Effect of Josephson junction parameter spread on the performance of SQUID arrays

TL;DR

This paper investigates how parameter variations in Josephson junctions affect the performance of SQUID arrays, revealing that increased spread reduces voltage modulation depth, especially with more junctions and higher inductance.

Contribution

It provides a quantitative analysis of the impact of junction parameter spread on SQUID array performance using numerical simulations, considering various array configurations.

Findings

Voltage modulation depth decreases with parameter spread.

The reduction accelerates with more junctions and higher inductance.
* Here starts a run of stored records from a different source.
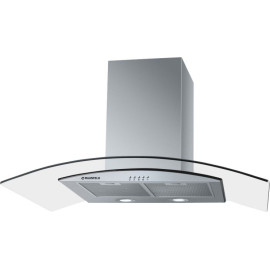 Вытяжка MAUNFELD ANCONA Plus A 90 нержавейка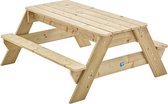 Zand- En Picknicktafel Voor 4 Joy Hout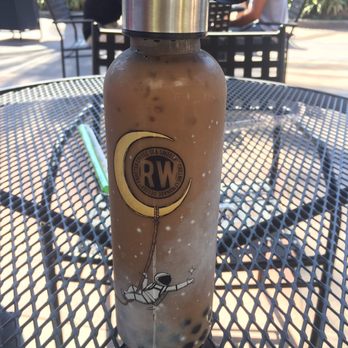 Roasting Water - Bubble Tea Near Me - Long Beach, California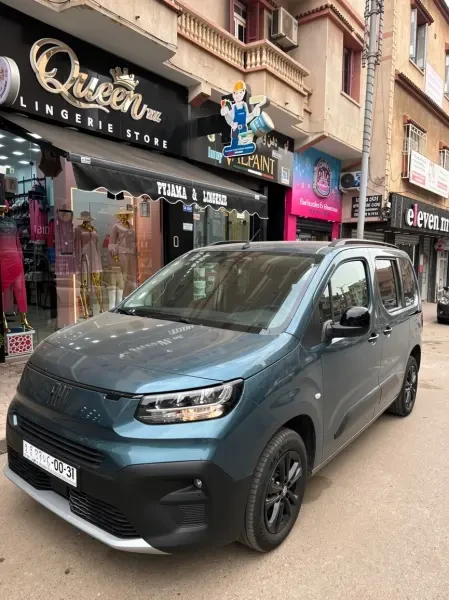 Fiat Doblo 2026 - 4
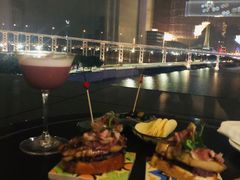 -大堂酒廊(澳门文华东方酒店)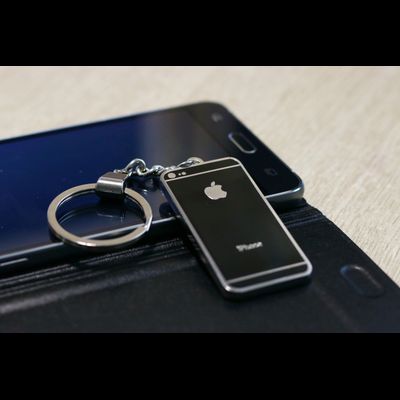 Комплект. Заготовки с бортиками «iPhone» — «ПРЕМИУМ» (10 шт.) Усиленное крепление! (модификация 1)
Thermal noise strength has minimal effect on the spread impact.

Abstract

Josephson junctions based on grain boundaries, such as those made of Yttrium Barium Copper Oxide (YBCO), exhibit inherent parameter spreads in their critical current and normal state resistance. This variation in junction properties leads to a decrease in array performance for magnetic sensing applications. Therefore, we must develop a quantitative understanding of how junction parameter spreads impact arrays with different designs. In this paper, we use numerical simulations to investigate how the ensemble averaged voltage modulation depth (eta) of one-dimensional SQUID arrays varies with the statistical spread in the junction parameters. In these calculations for arrays we vary the number of junctions, loop inductance and thermal noise strength. We show that eta decreases with increasing spread, and that this reduction is accelerated further by the number of junctions and SQUID cell inductance, but is robust to changes in the thermal noise strength.